Reproduce every one of the entries below exactly as they appear, leaving out the pictures.

Data to process:
▼
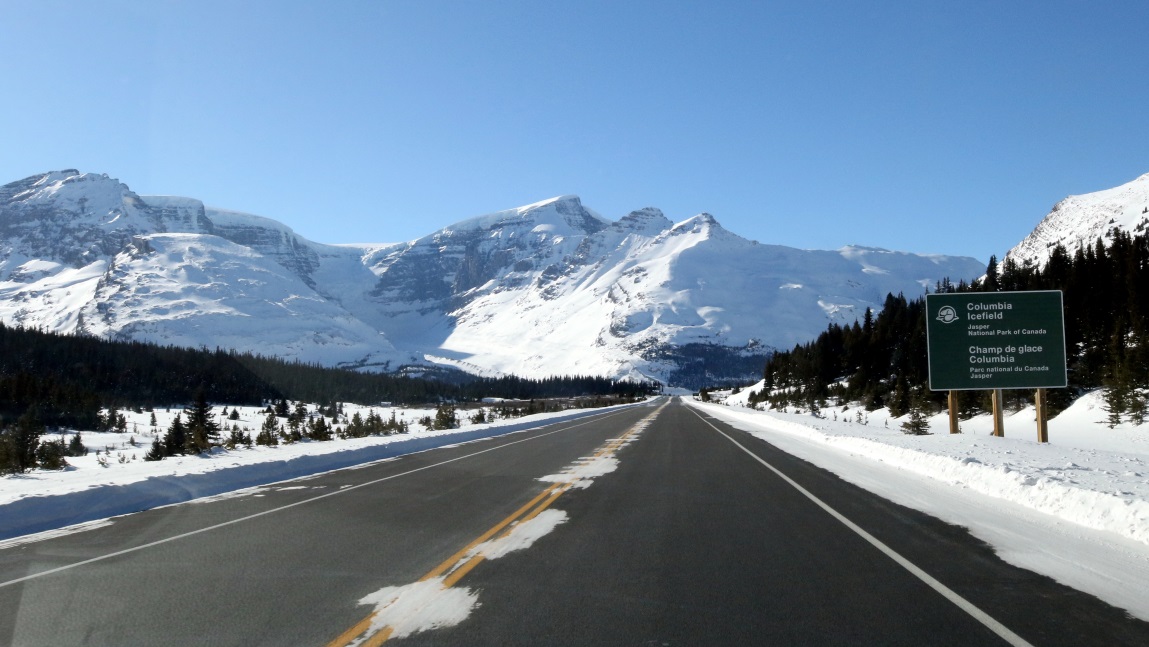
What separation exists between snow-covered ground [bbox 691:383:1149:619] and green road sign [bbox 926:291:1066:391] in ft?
7.30

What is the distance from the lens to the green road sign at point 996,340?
2323 centimetres

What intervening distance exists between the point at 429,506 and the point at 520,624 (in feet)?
21.5

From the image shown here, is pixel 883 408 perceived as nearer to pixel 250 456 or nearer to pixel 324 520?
pixel 250 456

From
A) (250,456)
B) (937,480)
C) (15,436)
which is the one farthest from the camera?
(15,436)

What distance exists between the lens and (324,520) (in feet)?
35.7

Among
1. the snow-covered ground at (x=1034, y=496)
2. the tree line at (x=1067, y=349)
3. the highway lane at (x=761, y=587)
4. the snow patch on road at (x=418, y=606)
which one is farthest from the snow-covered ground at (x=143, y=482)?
the tree line at (x=1067, y=349)

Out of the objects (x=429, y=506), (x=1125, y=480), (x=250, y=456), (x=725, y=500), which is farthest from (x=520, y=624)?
(x=250, y=456)

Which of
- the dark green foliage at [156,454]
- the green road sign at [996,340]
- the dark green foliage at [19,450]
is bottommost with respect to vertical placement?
the dark green foliage at [156,454]

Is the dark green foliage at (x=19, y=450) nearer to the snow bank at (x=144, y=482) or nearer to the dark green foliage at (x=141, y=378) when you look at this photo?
the snow bank at (x=144, y=482)

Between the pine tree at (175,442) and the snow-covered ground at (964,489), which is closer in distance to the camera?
the snow-covered ground at (964,489)

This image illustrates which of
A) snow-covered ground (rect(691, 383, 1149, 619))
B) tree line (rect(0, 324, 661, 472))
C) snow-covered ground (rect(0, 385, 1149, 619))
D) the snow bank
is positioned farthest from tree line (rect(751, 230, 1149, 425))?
tree line (rect(0, 324, 661, 472))

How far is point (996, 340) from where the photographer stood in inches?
936

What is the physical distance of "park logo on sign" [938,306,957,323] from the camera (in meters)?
24.2

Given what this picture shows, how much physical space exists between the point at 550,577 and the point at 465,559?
1.21 meters
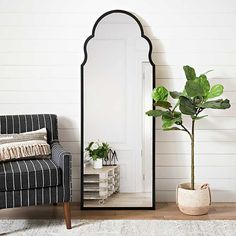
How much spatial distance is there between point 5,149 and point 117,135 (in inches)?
39.5

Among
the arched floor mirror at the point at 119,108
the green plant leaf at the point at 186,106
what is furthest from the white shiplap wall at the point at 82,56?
the green plant leaf at the point at 186,106

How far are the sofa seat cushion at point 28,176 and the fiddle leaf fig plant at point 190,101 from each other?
0.97m

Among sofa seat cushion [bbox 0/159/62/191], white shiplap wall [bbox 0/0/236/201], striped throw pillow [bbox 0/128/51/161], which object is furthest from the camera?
white shiplap wall [bbox 0/0/236/201]

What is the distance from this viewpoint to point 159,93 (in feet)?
14.1

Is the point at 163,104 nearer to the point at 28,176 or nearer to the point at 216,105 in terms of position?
the point at 216,105

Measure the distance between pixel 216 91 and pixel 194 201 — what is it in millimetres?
925

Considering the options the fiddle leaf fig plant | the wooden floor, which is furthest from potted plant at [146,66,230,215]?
the wooden floor

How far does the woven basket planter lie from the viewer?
4.20m

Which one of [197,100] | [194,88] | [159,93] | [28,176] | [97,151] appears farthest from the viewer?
[97,151]

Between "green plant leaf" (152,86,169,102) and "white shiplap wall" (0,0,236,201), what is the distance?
321 mm

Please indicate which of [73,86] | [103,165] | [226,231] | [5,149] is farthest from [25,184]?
[226,231]

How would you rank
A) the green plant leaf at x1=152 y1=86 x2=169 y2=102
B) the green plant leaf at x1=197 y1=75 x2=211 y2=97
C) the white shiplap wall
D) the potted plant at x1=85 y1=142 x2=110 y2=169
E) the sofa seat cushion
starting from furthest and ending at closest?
the white shiplap wall, the potted plant at x1=85 y1=142 x2=110 y2=169, the green plant leaf at x1=152 y1=86 x2=169 y2=102, the green plant leaf at x1=197 y1=75 x2=211 y2=97, the sofa seat cushion

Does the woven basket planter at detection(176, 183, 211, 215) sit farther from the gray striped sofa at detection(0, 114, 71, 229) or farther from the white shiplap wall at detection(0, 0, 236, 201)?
the gray striped sofa at detection(0, 114, 71, 229)

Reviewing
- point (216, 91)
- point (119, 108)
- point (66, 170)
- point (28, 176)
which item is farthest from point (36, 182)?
point (216, 91)
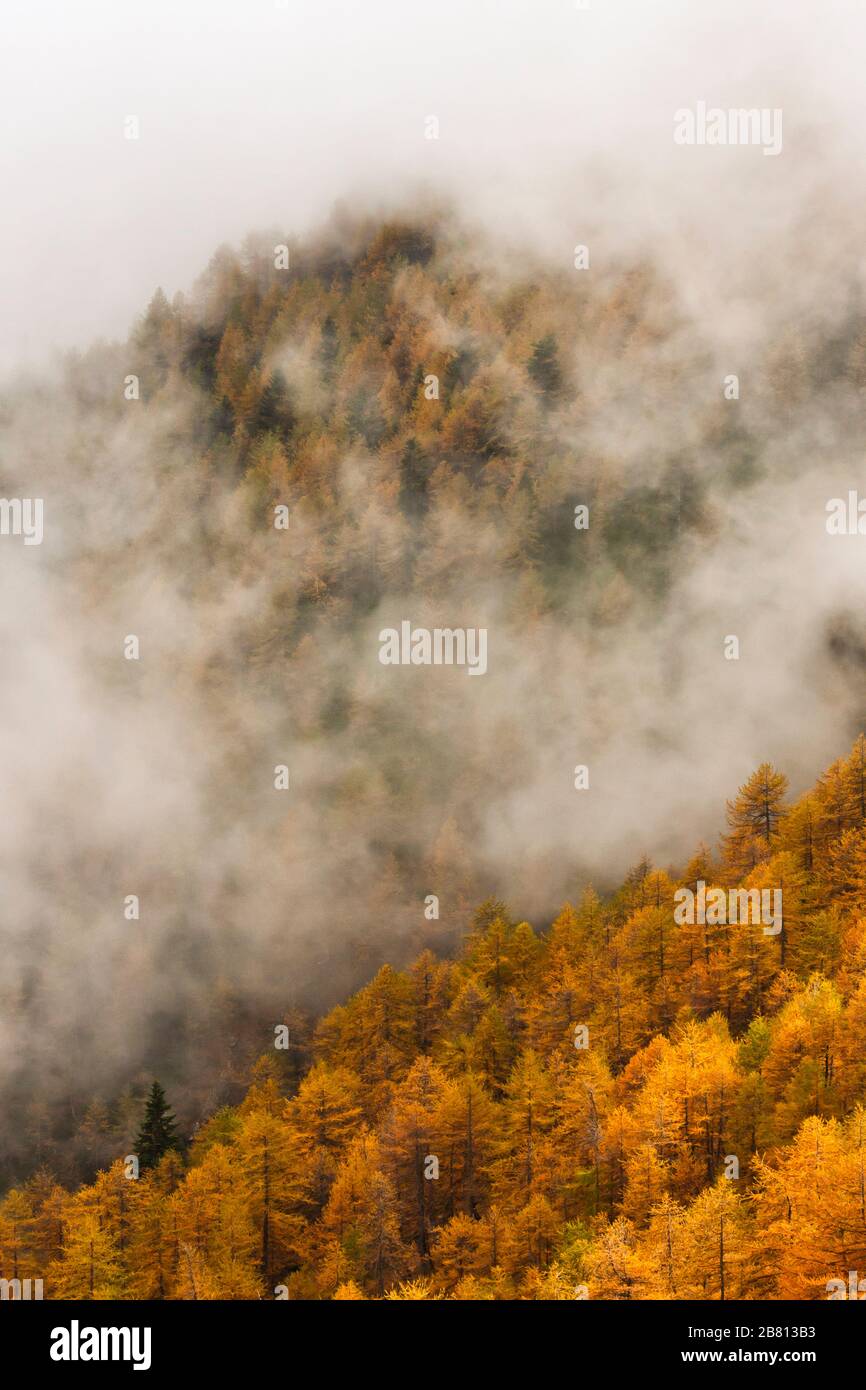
▲
Answer to the exercise:
What separation exists between snow-covered ground [bbox 691:383:1149:619] and green road sign [bbox 926:291:1066:391] in ft?
7.30

What is the distance from the lens to the green road sign at point 996,340?
2323 centimetres

What intervening distance exists between the point at 429,506 and the point at 520,624 (in feet)?
21.5

From the image shown here, is pixel 883 408 perceived as nearer to pixel 250 456 or nearer to pixel 324 520?
pixel 250 456

From
A) (250,456)
B) (937,480)
C) (15,436)
which is the one farthest from the camera?
(15,436)

What distance exists between the lens and (324,520) (in feet)?
35.7

Among
1. the snow-covered ground at (x=1034, y=496)
2. the tree line at (x=1067, y=349)
3. the highway lane at (x=761, y=587)
4. the snow patch on road at (x=418, y=606)
which one is farthest from the snow-covered ground at (x=143, y=482)?
the tree line at (x=1067, y=349)

Out of the objects (x=429, y=506), (x=1125, y=480), (x=250, y=456), (x=725, y=500), which is farthest from (x=520, y=624)?
(x=250, y=456)

Which of
- the dark green foliage at [156,454]
- the green road sign at [996,340]
- the dark green foliage at [19,450]
is bottommost with respect to vertical placement?
the dark green foliage at [156,454]

Is the dark green foliage at (x=19, y=450) nearer to the snow bank at (x=144, y=482) or nearer to the dark green foliage at (x=141, y=378) when you look at this photo?
the snow bank at (x=144, y=482)

Between the pine tree at (175,442) and the snow-covered ground at (964,489), which is closer in distance to the camera?
the snow-covered ground at (964,489)

This image illustrates which of
A) snow-covered ground (rect(691, 383, 1149, 619))
B) tree line (rect(0, 324, 661, 472))
C) snow-covered ground (rect(0, 385, 1149, 619))
D) the snow bank
is positioned farthest from tree line (rect(751, 230, 1149, 425))?
tree line (rect(0, 324, 661, 472))

How far is point (996, 340) from where the photographer stood in inches?
936

What is the physical distance of "park logo on sign" [938,306,957,323] from the camera (in meters)?
24.2

Given what this picture shows, how much physical space exists between the point at 550,577 and the point at 465,559?
1.21 meters
How much spatial distance is there between point 5,149 and point 117,135 (in inches)?
39.5

Among
the arched floor mirror at the point at 119,108
the green plant leaf at the point at 186,106
what is furthest from the white shiplap wall at the point at 82,56?
the green plant leaf at the point at 186,106

How far are the sofa seat cushion at point 28,176 and the fiddle leaf fig plant at point 190,101 from each other?
0.97m

Among sofa seat cushion [bbox 0/159/62/191], white shiplap wall [bbox 0/0/236/201], striped throw pillow [bbox 0/128/51/161], which object is furthest from the camera?
white shiplap wall [bbox 0/0/236/201]

What is the distance from this viewpoint to point 159,93 (in feet)?
14.1

Is the point at 163,104 nearer to the point at 28,176 or nearer to the point at 216,105 in terms of position?
the point at 216,105

Measure the distance between pixel 216 91 and pixel 194 201 — what is it in millimetres?
925

Considering the options the fiddle leaf fig plant | the wooden floor, which is furthest from potted plant at [146,66,230,215]?
the wooden floor

How far does the woven basket planter lie from the viewer?
4.20m

Which one of [197,100] | [194,88] | [159,93] | [28,176] | [97,151] appears farthest from the viewer?
[97,151]

Between "green plant leaf" (152,86,169,102) and "white shiplap wall" (0,0,236,201), what is the distance?
321 mm

Please indicate which of [73,86] | [103,165] | [226,231] | [5,149] is farthest from [25,184]?
[226,231]

How would you rank
A) the green plant leaf at x1=152 y1=86 x2=169 y2=102
B) the green plant leaf at x1=197 y1=75 x2=211 y2=97
C) the white shiplap wall
D) the potted plant at x1=85 y1=142 x2=110 y2=169
E) the sofa seat cushion
starting from furthest and ending at closest?
the white shiplap wall, the potted plant at x1=85 y1=142 x2=110 y2=169, the green plant leaf at x1=152 y1=86 x2=169 y2=102, the green plant leaf at x1=197 y1=75 x2=211 y2=97, the sofa seat cushion

Does the woven basket planter at detection(176, 183, 211, 215) sit farther from the gray striped sofa at detection(0, 114, 71, 229) or farther from the white shiplap wall at detection(0, 0, 236, 201)?
the gray striped sofa at detection(0, 114, 71, 229)

Reviewing
- point (216, 91)
- point (119, 108)
- point (66, 170)
- point (28, 176)
which item is farthest from point (36, 182)?
point (216, 91)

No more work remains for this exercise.